🤖 AI Summary
This study addresses the challenge of first-language (L1) interference in English writing by native Russian speakers, particularly issues such as lexical transliteration and tense misuse. To this end, the authors construct RILEC, a large-scale dataset, and propose the first hybrid framework that integrates rule-based and neural approaches for generating and detecting L1-induced errors. The framework leverages expert annotations and synthetic data, employing generative language models, rule-based patterns, and prompt engineering for data augmentation, with Proximal Policy Optimization (PPO)–based reinforcement learning used to enhance the diversity and realism of generated errors. Experimental results demonstrate that the proposed method significantly improves error detection performance at the word level across various interference types, thereby validating the effectiveness of the data augmentation strategy.
📝 Abstract
Many errors in student essays can be explained by influence from the native language (L1). L1 interference refers to errors influenced by a speaker's first language, such as using stadion instead of stadium, reflecting lexical transliteration from Russian. In this work, we address the task of detecting such errors in English essays written by Russian-speaking learners.
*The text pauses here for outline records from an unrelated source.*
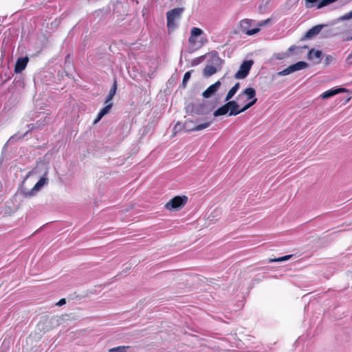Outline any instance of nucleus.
I'll return each mask as SVG.
<instances>
[{
	"label": "nucleus",
	"instance_id": "nucleus-27",
	"mask_svg": "<svg viewBox=\"0 0 352 352\" xmlns=\"http://www.w3.org/2000/svg\"><path fill=\"white\" fill-rule=\"evenodd\" d=\"M318 0H305V6L309 8H311V6L310 4L316 3Z\"/></svg>",
	"mask_w": 352,
	"mask_h": 352
},
{
	"label": "nucleus",
	"instance_id": "nucleus-28",
	"mask_svg": "<svg viewBox=\"0 0 352 352\" xmlns=\"http://www.w3.org/2000/svg\"><path fill=\"white\" fill-rule=\"evenodd\" d=\"M113 97H114V95L109 94L105 101H104V104H109L110 102H111V101L112 100Z\"/></svg>",
	"mask_w": 352,
	"mask_h": 352
},
{
	"label": "nucleus",
	"instance_id": "nucleus-13",
	"mask_svg": "<svg viewBox=\"0 0 352 352\" xmlns=\"http://www.w3.org/2000/svg\"><path fill=\"white\" fill-rule=\"evenodd\" d=\"M112 107L113 102H110L109 104H105V106L103 108H102L99 113H98L96 118L94 121V124H96L97 122H98L102 118L103 116L107 114L109 112L110 109L112 108Z\"/></svg>",
	"mask_w": 352,
	"mask_h": 352
},
{
	"label": "nucleus",
	"instance_id": "nucleus-25",
	"mask_svg": "<svg viewBox=\"0 0 352 352\" xmlns=\"http://www.w3.org/2000/svg\"><path fill=\"white\" fill-rule=\"evenodd\" d=\"M116 91H117V82H116V80H114L113 86L111 87L109 94H113L115 96Z\"/></svg>",
	"mask_w": 352,
	"mask_h": 352
},
{
	"label": "nucleus",
	"instance_id": "nucleus-16",
	"mask_svg": "<svg viewBox=\"0 0 352 352\" xmlns=\"http://www.w3.org/2000/svg\"><path fill=\"white\" fill-rule=\"evenodd\" d=\"M192 111L198 115L207 114V105L205 103H199L193 105Z\"/></svg>",
	"mask_w": 352,
	"mask_h": 352
},
{
	"label": "nucleus",
	"instance_id": "nucleus-1",
	"mask_svg": "<svg viewBox=\"0 0 352 352\" xmlns=\"http://www.w3.org/2000/svg\"><path fill=\"white\" fill-rule=\"evenodd\" d=\"M235 101L238 104L239 114L244 112L257 102L255 89L252 87L246 88L237 96Z\"/></svg>",
	"mask_w": 352,
	"mask_h": 352
},
{
	"label": "nucleus",
	"instance_id": "nucleus-15",
	"mask_svg": "<svg viewBox=\"0 0 352 352\" xmlns=\"http://www.w3.org/2000/svg\"><path fill=\"white\" fill-rule=\"evenodd\" d=\"M324 26L325 25H317L314 26L312 28L307 31V32L305 34V37L307 38H311L314 36H316L321 32L322 29Z\"/></svg>",
	"mask_w": 352,
	"mask_h": 352
},
{
	"label": "nucleus",
	"instance_id": "nucleus-21",
	"mask_svg": "<svg viewBox=\"0 0 352 352\" xmlns=\"http://www.w3.org/2000/svg\"><path fill=\"white\" fill-rule=\"evenodd\" d=\"M337 0H322L321 1H320V3H318V8H321L322 7H324L326 6H328L335 1H336Z\"/></svg>",
	"mask_w": 352,
	"mask_h": 352
},
{
	"label": "nucleus",
	"instance_id": "nucleus-24",
	"mask_svg": "<svg viewBox=\"0 0 352 352\" xmlns=\"http://www.w3.org/2000/svg\"><path fill=\"white\" fill-rule=\"evenodd\" d=\"M209 125H210V122H206V123H204V124H199V125L196 126L194 128V130H195V131H201L202 129H204L208 127Z\"/></svg>",
	"mask_w": 352,
	"mask_h": 352
},
{
	"label": "nucleus",
	"instance_id": "nucleus-22",
	"mask_svg": "<svg viewBox=\"0 0 352 352\" xmlns=\"http://www.w3.org/2000/svg\"><path fill=\"white\" fill-rule=\"evenodd\" d=\"M190 76H191V71H188L185 73L184 78H183V80H182V85L184 87H186V83H187L188 80L190 79Z\"/></svg>",
	"mask_w": 352,
	"mask_h": 352
},
{
	"label": "nucleus",
	"instance_id": "nucleus-7",
	"mask_svg": "<svg viewBox=\"0 0 352 352\" xmlns=\"http://www.w3.org/2000/svg\"><path fill=\"white\" fill-rule=\"evenodd\" d=\"M254 64L252 60H245L240 66L239 71L235 74L234 77L236 79H243L248 76L250 69Z\"/></svg>",
	"mask_w": 352,
	"mask_h": 352
},
{
	"label": "nucleus",
	"instance_id": "nucleus-19",
	"mask_svg": "<svg viewBox=\"0 0 352 352\" xmlns=\"http://www.w3.org/2000/svg\"><path fill=\"white\" fill-rule=\"evenodd\" d=\"M292 256H293V255L290 254V255H286L284 256L278 257L276 258H270L269 263H277V262L285 261H287L289 258H291Z\"/></svg>",
	"mask_w": 352,
	"mask_h": 352
},
{
	"label": "nucleus",
	"instance_id": "nucleus-9",
	"mask_svg": "<svg viewBox=\"0 0 352 352\" xmlns=\"http://www.w3.org/2000/svg\"><path fill=\"white\" fill-rule=\"evenodd\" d=\"M47 173L45 172L43 177L38 181V182L30 190L24 192V195L26 197L34 196L45 184L47 183L48 178L47 177Z\"/></svg>",
	"mask_w": 352,
	"mask_h": 352
},
{
	"label": "nucleus",
	"instance_id": "nucleus-4",
	"mask_svg": "<svg viewBox=\"0 0 352 352\" xmlns=\"http://www.w3.org/2000/svg\"><path fill=\"white\" fill-rule=\"evenodd\" d=\"M237 109L238 104L236 103V101H227V102L225 104L218 108L214 112V116L218 117L220 116H224L227 113H228L230 116H236L239 114V111Z\"/></svg>",
	"mask_w": 352,
	"mask_h": 352
},
{
	"label": "nucleus",
	"instance_id": "nucleus-11",
	"mask_svg": "<svg viewBox=\"0 0 352 352\" xmlns=\"http://www.w3.org/2000/svg\"><path fill=\"white\" fill-rule=\"evenodd\" d=\"M345 91H346V89L345 88L331 89L323 92L320 95V97L323 99H326L332 97L338 94L344 93Z\"/></svg>",
	"mask_w": 352,
	"mask_h": 352
},
{
	"label": "nucleus",
	"instance_id": "nucleus-6",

We introduce RILEC, a large-scale dataset of over 18,000 sentences, combining expert-annotated data from REALEC with synthetic examples generated through rule-based and neural augmentation. We propose a framework for generating L1-motivated errors using generative language models optimized with PPO, prompt-based control, and rule-based patterns. Models fine-tuned on RILEC achieve strong performance, particularly on word-level interference types such as transliteration and tense semantics. We find that the proposed augmentation pipeline leads to a significant performance improvement, making it a potentially valuable tool for learners and teachers to more effectively identify and address such errors.